Friday, February 24, 2006

Lost Opportunity in the Philippines

Twenty years ago this week, I was a young naval officer visiting the Philippine capital city of Manila. I walked into a basket shop about ten miles from the port (and my ship), only to be chased out by a large street mob. The coup against dictator Ferdinand Marcos had begun.

Although Marcos was a key US ally, he was also a corrupt dictator. We did a lot of that in those days, and unfortunately still do when we find it convenient. I couldn't help but feel that his overthrow would usher in a more representative government for the Filipino people. Cory Aquino's People Power revolution unseated Marcos, but sadly, could not repair the nepotism and financial corruption embedded in Filipino culture.

This week, the Philippine government celebrated the twenty-year anniversary of the People Power revolution by stopping another coup.

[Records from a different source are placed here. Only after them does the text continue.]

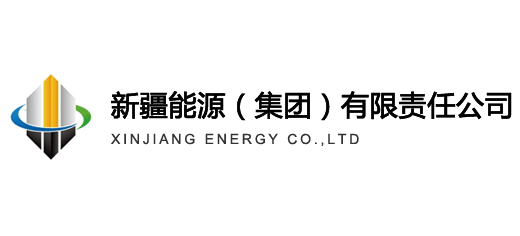 新疆能源（集團）有限責任公司Logo
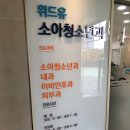 유소아청소년과의원 이미지
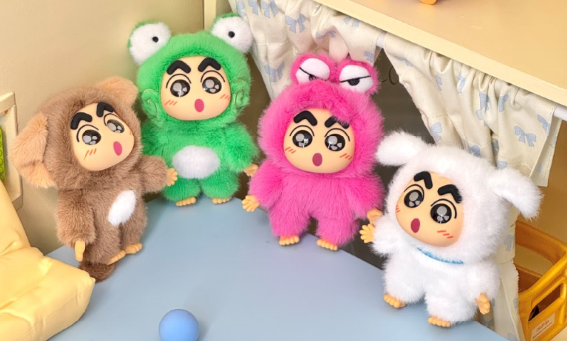 The Cheekiest Collection Yet - Crayon Shin-Chan 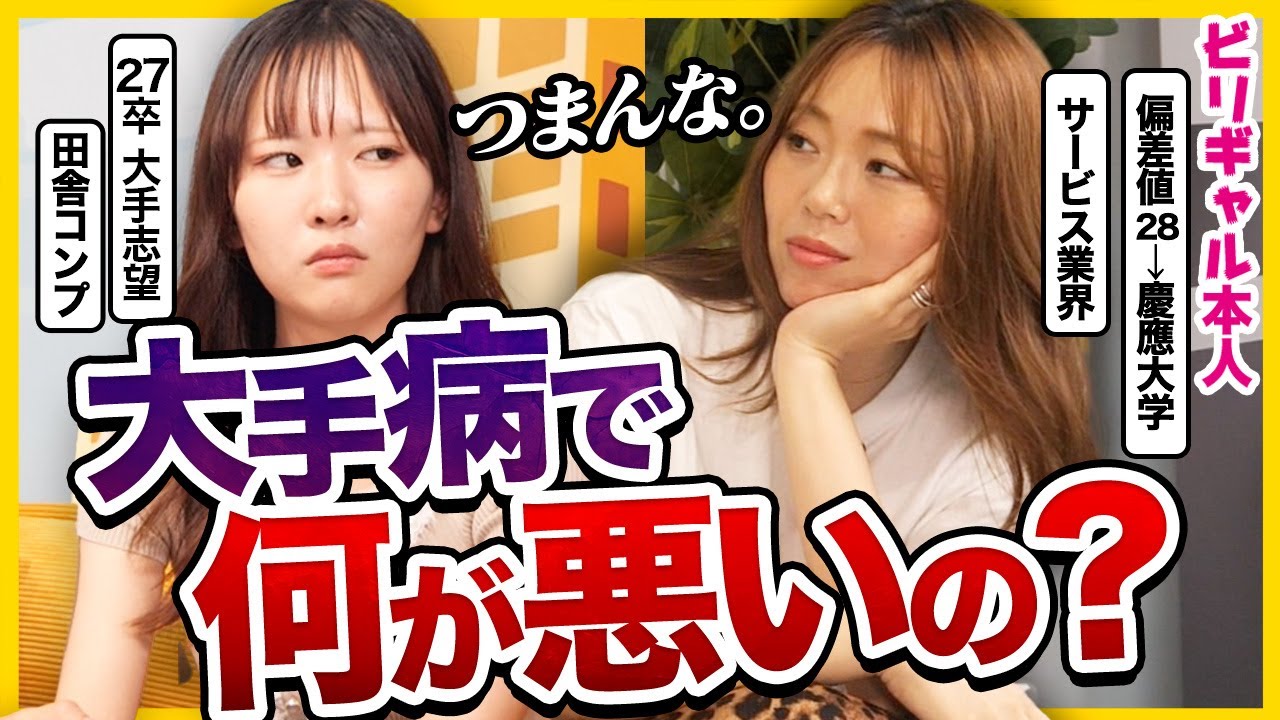 【大手病の末路】「ネームバリューで選ぶと鬱になるよ」ビリギャル本人に幸せになるキャリアの選び方聞いてみた｜26卒・27卒・内定０・就活鬱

I'm pretty sure the lesson is that it is easier to destroy than create (or to fix). History is clear that revolutions tend to be highjacked by alternate political interests as soon as they occur (e.g. the Russian Revolution of 1917). Even strong outside powers have failed to figure out the fine art of nation building. William Shawcross' book Deliver Us From Evil, which documents UN attempts to fix failed states, is excellent reading for anyone convinced otherwise. Too bad George Bush and Condy Rice didn't read it before destroying the governmental infrastructure of Iraq.